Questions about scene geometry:
-- begin --
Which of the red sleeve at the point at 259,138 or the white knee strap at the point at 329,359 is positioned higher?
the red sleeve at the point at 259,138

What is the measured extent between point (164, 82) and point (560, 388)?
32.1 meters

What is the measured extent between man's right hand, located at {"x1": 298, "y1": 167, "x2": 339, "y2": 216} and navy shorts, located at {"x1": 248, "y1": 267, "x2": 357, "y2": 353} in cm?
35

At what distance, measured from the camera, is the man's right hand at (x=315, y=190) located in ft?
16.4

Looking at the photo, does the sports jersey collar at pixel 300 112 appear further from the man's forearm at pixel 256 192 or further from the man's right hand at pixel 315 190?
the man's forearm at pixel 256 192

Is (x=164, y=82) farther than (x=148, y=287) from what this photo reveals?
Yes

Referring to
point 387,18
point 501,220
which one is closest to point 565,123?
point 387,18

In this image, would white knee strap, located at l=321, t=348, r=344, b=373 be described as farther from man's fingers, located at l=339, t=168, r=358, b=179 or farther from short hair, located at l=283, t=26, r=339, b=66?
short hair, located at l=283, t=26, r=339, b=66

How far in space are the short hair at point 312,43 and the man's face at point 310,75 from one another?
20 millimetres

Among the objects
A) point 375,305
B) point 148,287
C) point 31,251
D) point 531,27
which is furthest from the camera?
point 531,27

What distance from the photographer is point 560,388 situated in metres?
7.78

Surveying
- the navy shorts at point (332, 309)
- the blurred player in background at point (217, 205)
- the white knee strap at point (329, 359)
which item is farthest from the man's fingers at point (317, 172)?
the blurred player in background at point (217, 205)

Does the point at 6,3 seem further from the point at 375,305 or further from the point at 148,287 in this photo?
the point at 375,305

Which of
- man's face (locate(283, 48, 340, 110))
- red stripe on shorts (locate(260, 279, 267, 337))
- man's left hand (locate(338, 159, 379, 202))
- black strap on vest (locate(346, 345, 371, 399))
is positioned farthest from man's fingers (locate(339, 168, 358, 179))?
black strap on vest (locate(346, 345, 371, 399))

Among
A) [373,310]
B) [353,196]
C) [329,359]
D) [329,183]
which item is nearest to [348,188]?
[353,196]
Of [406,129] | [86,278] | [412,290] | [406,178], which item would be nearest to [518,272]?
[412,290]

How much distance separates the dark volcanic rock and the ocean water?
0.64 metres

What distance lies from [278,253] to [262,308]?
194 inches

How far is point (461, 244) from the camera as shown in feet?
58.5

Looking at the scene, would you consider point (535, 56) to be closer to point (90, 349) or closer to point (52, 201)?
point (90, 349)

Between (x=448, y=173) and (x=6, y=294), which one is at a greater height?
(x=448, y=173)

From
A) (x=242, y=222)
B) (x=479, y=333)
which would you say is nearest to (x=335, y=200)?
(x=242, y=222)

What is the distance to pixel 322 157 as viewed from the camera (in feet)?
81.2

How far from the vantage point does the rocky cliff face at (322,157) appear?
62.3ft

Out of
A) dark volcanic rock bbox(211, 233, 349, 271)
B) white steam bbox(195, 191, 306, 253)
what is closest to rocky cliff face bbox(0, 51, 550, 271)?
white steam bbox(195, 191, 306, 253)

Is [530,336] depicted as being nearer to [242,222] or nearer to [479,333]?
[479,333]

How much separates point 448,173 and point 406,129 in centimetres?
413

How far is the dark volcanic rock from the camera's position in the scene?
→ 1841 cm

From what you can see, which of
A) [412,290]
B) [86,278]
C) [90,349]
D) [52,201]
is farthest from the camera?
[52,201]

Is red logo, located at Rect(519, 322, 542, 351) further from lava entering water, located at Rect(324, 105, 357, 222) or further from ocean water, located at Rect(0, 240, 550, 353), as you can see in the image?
-- end --
** Task to complete **
Without changing a word, restate the whole listing.

** Complete response **
Which of the red sleeve at the point at 259,138 or the white knee strap at the point at 329,359 is positioned higher?
the red sleeve at the point at 259,138

What is the measured extent between point (164, 82) and point (560, 388)?
32.1 meters

What is the measured extent between man's right hand, located at {"x1": 298, "y1": 167, "x2": 339, "y2": 216} and navy shorts, located at {"x1": 248, "y1": 267, "x2": 357, "y2": 353} in cm?
35

At what distance, measured from the camera, is the man's right hand at (x=315, y=190) located in ft?
16.4

Looking at the photo, does the sports jersey collar at pixel 300 112 appear further from the man's forearm at pixel 256 192 or further from the man's right hand at pixel 315 190?
the man's forearm at pixel 256 192

Is (x=164, y=82) farther than (x=148, y=287) from what this photo reveals?
Yes

Referring to
point 387,18
point 501,220
which one is closest to point 565,123?
point 387,18

In this image, would white knee strap, located at l=321, t=348, r=344, b=373 be described as farther from man's fingers, located at l=339, t=168, r=358, b=179 or farther from short hair, located at l=283, t=26, r=339, b=66?
short hair, located at l=283, t=26, r=339, b=66

How far in space are the short hair at point 312,43 and the man's face at point 310,75 from one another?
20 millimetres

Among the objects
A) point 375,305
B) point 148,287
C) point 31,251
D) point 531,27
which is furthest from the camera?
point 531,27

What distance from the photographer is point 560,388 situated in metres?
7.78

Surveying
- the navy shorts at point (332, 309)
- the blurred player in background at point (217, 205)
- the white knee strap at point (329, 359)
which item is farthest from the man's fingers at point (317, 172)?
the blurred player in background at point (217, 205)

Does the point at 6,3 seem further from the point at 375,305 or further from the point at 148,287 in this photo?
the point at 375,305

Which of
- man's face (locate(283, 48, 340, 110))
- red stripe on shorts (locate(260, 279, 267, 337))
- man's left hand (locate(338, 159, 379, 202))
- black strap on vest (locate(346, 345, 371, 399))
is positioned farthest from man's fingers (locate(339, 168, 358, 179))?
black strap on vest (locate(346, 345, 371, 399))

Among
A) [373,310]
B) [353,196]
C) [329,359]
D) [329,183]
which item is nearest to [348,188]?
[353,196]
Of [406,129] | [86,278] | [412,290] | [406,178], which item would be nearest to [518,272]?
[412,290]

How much distance separates the dark volcanic rock and the ocean water?
0.64 metres

What distance lies from [278,253] to [262,308]?
194 inches

How far is point (461, 244) from the camera as shown in feet?
58.5

Looking at the scene, would you consider point (535, 56) to be closer to point (90, 349) or closer to point (52, 201)?
point (90, 349)

Between (x=448, y=173) and (x=6, y=294), which one is at a greater height?
(x=448, y=173)

From
A) (x=242, y=222)
B) (x=479, y=333)
which would you say is nearest to (x=335, y=200)?
(x=242, y=222)

What is the distance to pixel 322 157 as viewed from the camera (in feet)?
81.2

How far from the vantage point does the rocky cliff face at (322,157) appear?
62.3ft

Out of
A) dark volcanic rock bbox(211, 233, 349, 271)
B) white steam bbox(195, 191, 306, 253)
what is closest to rocky cliff face bbox(0, 51, 550, 271)?
white steam bbox(195, 191, 306, 253)

Is [530,336] depicted as being nearer to [242,222] or nearer to [479,333]?
[479,333]

How much separates point 448,173 and point 406,129 in centimetres?
413

How far is the dark volcanic rock from the camera's position in the scene?
→ 1841 cm

From what you can see, which of
A) [412,290]
B) [86,278]
C) [90,349]
D) [52,201]
is farthest from the camera?
[52,201]

Is red logo, located at Rect(519, 322, 542, 351) further from lava entering water, located at Rect(324, 105, 357, 222) or further from ocean water, located at Rect(0, 240, 550, 353), as you can see in the image?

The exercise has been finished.